I Went to the market like 3 days before and i got to know from my friend shop that he sells external graphic card for laptops and he gave me and offer of 5.3k for 1 GB graphic card and in the other shop 1 guy offered me 6k for nVidia external Graphic card...
So, i was wondering which external graphic card would be best for me...
and i want 1 Gb graphic in my budget of 5.5k
Please Help me out please please please
Thanx you in advance 
and even post the links if i can see those graphic cards 
Thanx you alot please help me


----------



## ico (Jul 14, 2012)

There are no external graphic cards for "laptops".

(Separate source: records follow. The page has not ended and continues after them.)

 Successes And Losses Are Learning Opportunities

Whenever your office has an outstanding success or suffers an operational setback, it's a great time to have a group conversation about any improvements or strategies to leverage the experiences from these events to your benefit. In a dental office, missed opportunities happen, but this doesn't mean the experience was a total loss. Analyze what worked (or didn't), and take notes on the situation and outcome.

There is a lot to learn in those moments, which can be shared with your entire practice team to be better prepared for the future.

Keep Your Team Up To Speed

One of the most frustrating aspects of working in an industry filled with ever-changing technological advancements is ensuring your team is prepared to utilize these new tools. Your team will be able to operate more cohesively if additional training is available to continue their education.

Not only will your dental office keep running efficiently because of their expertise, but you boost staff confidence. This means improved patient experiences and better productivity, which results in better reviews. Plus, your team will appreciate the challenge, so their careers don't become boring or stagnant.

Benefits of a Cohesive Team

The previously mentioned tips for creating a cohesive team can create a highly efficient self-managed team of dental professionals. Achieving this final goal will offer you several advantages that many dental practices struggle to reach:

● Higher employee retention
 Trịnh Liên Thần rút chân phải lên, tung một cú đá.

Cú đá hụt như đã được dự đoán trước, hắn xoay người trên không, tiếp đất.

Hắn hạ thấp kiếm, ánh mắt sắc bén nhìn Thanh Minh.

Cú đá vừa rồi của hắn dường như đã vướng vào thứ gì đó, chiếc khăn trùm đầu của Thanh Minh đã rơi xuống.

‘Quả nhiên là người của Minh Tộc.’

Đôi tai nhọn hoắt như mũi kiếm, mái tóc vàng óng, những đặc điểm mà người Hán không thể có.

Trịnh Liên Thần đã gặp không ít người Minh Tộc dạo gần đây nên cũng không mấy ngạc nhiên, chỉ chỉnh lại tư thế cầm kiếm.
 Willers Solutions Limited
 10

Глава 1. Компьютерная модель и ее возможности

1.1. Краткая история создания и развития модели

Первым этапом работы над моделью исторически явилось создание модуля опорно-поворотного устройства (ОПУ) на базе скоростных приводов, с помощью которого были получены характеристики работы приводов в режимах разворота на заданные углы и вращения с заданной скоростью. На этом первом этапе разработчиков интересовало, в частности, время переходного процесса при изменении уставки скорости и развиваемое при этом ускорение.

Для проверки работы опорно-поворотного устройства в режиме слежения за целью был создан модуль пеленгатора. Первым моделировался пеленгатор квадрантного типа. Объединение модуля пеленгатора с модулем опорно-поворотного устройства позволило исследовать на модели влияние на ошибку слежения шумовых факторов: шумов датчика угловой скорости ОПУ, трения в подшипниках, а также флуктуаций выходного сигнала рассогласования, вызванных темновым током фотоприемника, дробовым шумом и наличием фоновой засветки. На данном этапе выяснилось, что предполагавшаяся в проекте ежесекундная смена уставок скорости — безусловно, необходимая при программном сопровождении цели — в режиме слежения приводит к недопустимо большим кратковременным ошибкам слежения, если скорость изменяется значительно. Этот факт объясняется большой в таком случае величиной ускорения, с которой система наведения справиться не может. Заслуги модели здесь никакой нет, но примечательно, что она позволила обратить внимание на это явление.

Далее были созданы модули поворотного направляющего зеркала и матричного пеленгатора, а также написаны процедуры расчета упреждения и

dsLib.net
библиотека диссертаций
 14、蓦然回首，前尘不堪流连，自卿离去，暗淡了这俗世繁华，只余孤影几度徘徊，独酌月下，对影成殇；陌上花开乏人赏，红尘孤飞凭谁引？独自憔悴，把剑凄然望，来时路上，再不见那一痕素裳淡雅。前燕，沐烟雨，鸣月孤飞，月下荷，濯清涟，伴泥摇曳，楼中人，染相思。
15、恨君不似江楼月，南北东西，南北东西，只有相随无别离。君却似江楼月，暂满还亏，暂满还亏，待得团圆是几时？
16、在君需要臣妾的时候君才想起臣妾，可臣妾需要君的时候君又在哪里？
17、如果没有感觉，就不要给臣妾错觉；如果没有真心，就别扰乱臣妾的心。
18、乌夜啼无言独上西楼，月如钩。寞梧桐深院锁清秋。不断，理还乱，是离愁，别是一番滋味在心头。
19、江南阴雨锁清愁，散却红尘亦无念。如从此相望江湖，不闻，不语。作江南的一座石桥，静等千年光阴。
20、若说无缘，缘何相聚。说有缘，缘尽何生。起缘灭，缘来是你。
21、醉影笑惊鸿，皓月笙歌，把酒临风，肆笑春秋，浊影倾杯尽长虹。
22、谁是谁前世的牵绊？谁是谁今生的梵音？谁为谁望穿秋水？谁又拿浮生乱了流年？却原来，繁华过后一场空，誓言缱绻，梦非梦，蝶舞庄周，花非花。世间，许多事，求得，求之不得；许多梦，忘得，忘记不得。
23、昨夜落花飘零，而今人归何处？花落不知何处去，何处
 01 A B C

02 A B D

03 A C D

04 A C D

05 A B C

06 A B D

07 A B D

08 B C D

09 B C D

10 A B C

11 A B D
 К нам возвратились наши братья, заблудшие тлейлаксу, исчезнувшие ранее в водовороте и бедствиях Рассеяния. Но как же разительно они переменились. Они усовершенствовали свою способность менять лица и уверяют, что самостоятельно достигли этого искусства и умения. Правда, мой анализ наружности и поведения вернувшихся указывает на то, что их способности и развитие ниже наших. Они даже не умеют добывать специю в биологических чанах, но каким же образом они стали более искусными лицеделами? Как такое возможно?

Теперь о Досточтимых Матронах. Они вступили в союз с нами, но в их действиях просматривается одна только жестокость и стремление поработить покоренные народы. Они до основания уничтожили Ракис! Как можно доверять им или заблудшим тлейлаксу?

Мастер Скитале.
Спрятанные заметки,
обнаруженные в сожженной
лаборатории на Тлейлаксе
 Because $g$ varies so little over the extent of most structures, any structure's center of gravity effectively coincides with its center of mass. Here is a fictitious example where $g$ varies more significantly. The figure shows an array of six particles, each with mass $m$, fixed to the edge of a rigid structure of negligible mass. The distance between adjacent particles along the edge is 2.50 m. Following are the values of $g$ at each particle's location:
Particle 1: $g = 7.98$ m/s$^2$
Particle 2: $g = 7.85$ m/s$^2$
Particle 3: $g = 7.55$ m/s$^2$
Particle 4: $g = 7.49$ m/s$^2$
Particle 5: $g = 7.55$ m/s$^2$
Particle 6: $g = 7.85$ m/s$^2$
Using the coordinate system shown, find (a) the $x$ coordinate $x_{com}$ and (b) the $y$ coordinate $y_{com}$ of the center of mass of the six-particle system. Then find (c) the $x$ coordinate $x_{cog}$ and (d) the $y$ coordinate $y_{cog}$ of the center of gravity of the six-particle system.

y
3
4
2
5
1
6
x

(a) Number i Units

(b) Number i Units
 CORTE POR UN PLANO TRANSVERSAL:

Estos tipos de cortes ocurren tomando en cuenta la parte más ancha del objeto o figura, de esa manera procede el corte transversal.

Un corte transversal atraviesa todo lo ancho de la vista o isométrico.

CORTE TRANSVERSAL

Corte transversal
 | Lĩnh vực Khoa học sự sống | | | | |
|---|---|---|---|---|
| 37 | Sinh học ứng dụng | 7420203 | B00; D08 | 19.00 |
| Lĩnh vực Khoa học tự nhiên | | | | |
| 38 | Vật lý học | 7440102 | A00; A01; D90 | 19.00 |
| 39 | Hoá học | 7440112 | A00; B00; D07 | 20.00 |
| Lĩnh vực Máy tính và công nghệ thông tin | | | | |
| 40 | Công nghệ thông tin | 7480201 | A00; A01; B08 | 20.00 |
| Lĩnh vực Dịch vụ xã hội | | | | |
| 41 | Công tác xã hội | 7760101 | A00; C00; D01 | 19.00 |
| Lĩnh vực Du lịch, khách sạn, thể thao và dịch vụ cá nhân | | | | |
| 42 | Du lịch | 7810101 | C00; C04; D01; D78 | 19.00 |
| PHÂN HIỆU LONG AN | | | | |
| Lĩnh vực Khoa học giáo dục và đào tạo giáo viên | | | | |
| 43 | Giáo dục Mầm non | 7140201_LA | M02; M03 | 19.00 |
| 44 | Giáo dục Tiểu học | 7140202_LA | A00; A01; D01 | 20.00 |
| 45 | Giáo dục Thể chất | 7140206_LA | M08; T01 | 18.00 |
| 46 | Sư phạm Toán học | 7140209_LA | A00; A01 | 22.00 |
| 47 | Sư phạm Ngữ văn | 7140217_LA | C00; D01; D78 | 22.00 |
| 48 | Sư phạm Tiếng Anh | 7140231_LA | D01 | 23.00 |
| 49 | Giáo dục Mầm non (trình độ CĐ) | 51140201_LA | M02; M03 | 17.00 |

(We might see them in future via Thunderbolt port, but Thunderbolt port is only seen in Macbook Pro as of now)


----------



## Arc (Jul 14, 2012)

ico said:


> There are no external graphic cards for "laptops".
> 
> (We might see them in future via Thunderbolt port, but Thunderbolt port is only seen in Macbook Pro as of now)



Sir, but my friend did showed me the graphic card dats why im telling you why wud i lie


----------



## saswat23 (Jul 14, 2012)

What did your friend show? Mention the make and model coz there are no such external graphics card available in India.


----------



## d6bmg (Jul 15, 2012)

@ico: One or two basic external graphics cards are available. Really, I also saw them 2-3 years ago. 
@OP: If you don't intend to waste your boney, don't buy anything lik that. Those are totally useless.


----------



## ico (Jul 15, 2012)

Arc said:


> Sir, but my friend did showed me the graphic card dats why im telling you why wud i lie


nope. Consumer notebooks have GPU soldered on the motherboard with no scope of expansion. Even if 1 or 2 are available, they are a joke because the port feeding them will be slow. 

"Internal" upgrades are possible in some Alienware laptops though.

This is possible and will be worth it in future - *AnandTech - MSI's GUS II: External GPU via Thunderbolt* - which like I said, it is via Thunderbolt which actually has good bandwidth.



Arc said:


> I Went to the market like 3 days before and i got to know from my friend shop that he sells* external graphic card for laptops* and he gave me and offer of 5.3k for 1 GB graphic card and in the other shop 1 guy offered me 6k for *nVidia external Graphic card...*


Nothing of this sort exists for "laptops".

A weird hack is available though - which converts your Express Card Slot to a PCI Express slot enabling you desktop graphic card. - How to make an external laptop graphics adaptor | News | TechRadar

But the point is, how practical is it?  You need an external power supply to power that card. 



d6bmg said:


> @ico: One or two basic external graphics cards are available. Really, I also saw them 2-3 years ago.


Even if they are, what is the point? Most probably connecting via USB 2.0? Even slower than a PCI slot?


----------



## d6bmg (Jul 16, 2012)

^^ That's what I meant to say. There is no point other than wasting money. Increase in performance? Nothing, absolutely nothing. I should say there might be decrease in performance. 
Above all, these so called external graphics cards are rare, very rare indeed.


----------